THE Bishops’ plans to permit clergy to bless same-sex unions in church will not need the General Synod’s approval next month, it has emerged.
In a letter circulated to the clergy in the diocese of Southwark on Wednesday, the Bishop of Southwark, the Rt Revd Christopher Chessun wrote: “The Bishops are commending these materials to General Synod for consideration. I am saying this as the Bishops are likely — I hope — to authorise them for use come what may.”
The Church Times understands that there will be a motion for the Synod to vote on, but that the provisions for blessing same-sex unions do not depend on that.
Bishop Chessun was not present at the meeting of the College of Bishops on Tuesday, when the proposals were agreed (News, 18 January), because he is taking part in an ecumenical pilgrimage in Jerusalem.
The Church Times has confirmed that the Bishops believe that their proposals — since they do not involve any change in doctrine — do not require legislative consent by the Synod by means of a two-thirds majority vote by houses.
On Thursday afternoon, Bishop Chessun said that the materials would amount to a “suite of liturgical resources” which would “most probably follow the pattern of liturgy authorised by the House of Bishops”.
As a result, they would not be “fought over on the floor of the General Synod” he said, but exist as a “range of liturgical resources that people can use as they wish”.
Canon B5 of the Church of England — which governs “the discretion of ministers in conduct of public prayer” — allows for forms of service to be used without a vote at the General Synod, provided that they are “neither contrary to, nor indicative of any departure from, the doctrine of the Church of England in any essential matter”.
In an interview with the Church Times on Wednesday, the Bishop of London, the Rt Revd Sarah Mullally, said that “there’s a very specific opportunity for Synod to engage” on the contents of the prayers for blessing and the pastoral guidance to replace Issues in Human Sexuality, but indicated that members would not have a chance to vote on the proposals.
On the part that the Synod would play, Bishop Mullally spoke about the consultative nature of the Living in Love and Faith (LLF) discernment process that led to the agreement announced this week. The Bishops, she said, were “providing leadership, recognising that there isn’t agreement in the Church, there’s not agreement within the Bishops.
“We’re proposing a way forward which gives us the opportunity to do as much as we can, in a way that we want seek views from Synod, but actually doesn’t require legislation.”
She continued: “We want to hear from Synod, and then having heard from Synod we will commend prayers” for the blessing of same-sex couples.
Dr Eeva John, who has been assisting bishops with the LLF process, said: “There’s a really genuine sense of wanting to honour the place of Synod in the governance of the Church, in the decision-making of the Church, and perhaps at the same time, hopefully share something of the process that the bishops themselves have gone through.”
She added that there was “a really genuine desire to hear the mind of Synod on these matters, even if they don’t necessarily formally need to make a decision themselves on it”.
Bishop Mullally said that the Synod papers, due to be released on Friday, would say that “having listened to Synod, the House of Bishops will then work on the draft prayers and then commend those prayers.”

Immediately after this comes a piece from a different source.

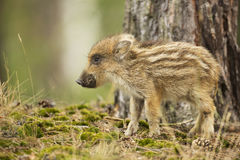 Young wild boar. In the forest Stock Photo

The Bishops’ stratagem is in line with their decision not to put forward proposals that would allow clergy to conduct weddings in church for same-sex couples. Mirroring the announcement, Bishop Chessun said in his letter that what was proposed by the College and House of Bishops would “offer the fullest pastoral provision without changing the Church’s doctrine of Holy Matrimony”.
In a pastoral letter to his diocese on Thursday, the Bishop of Manchester, Dr David Walker, wrote: “The last few years of the LLF process have made it very clear to me that there is not sufficient consensus at present to seek to move to marrying same-sex couples in church. Jesus speaks tellingly of the need, before embarking on a venture, to ensure one has the resources to complete it.
“To have begun a legislative process that was always bound to fail to reach the required two-thirds majorities in all three of the Houses of Synod would not only have been cruel and divisive but have shown failure to heed that gospel warning.
“My hope remains that this present, important, stage on our journey will lead in time to a moment when sufficient consensus, which cannot be simply reduced to synodical arithmetic, exists for that matter to be revisited.”
Offering his own views on the issue of same-sex unions and the Church, he wrote: “I would be delighted to serve as bishop in a Church that fully celebrated the committed, exclusive, and faithful love of two adults, regardless of whether they were of same or different sexes. I believe that view to be consonant with my reading of scripture.”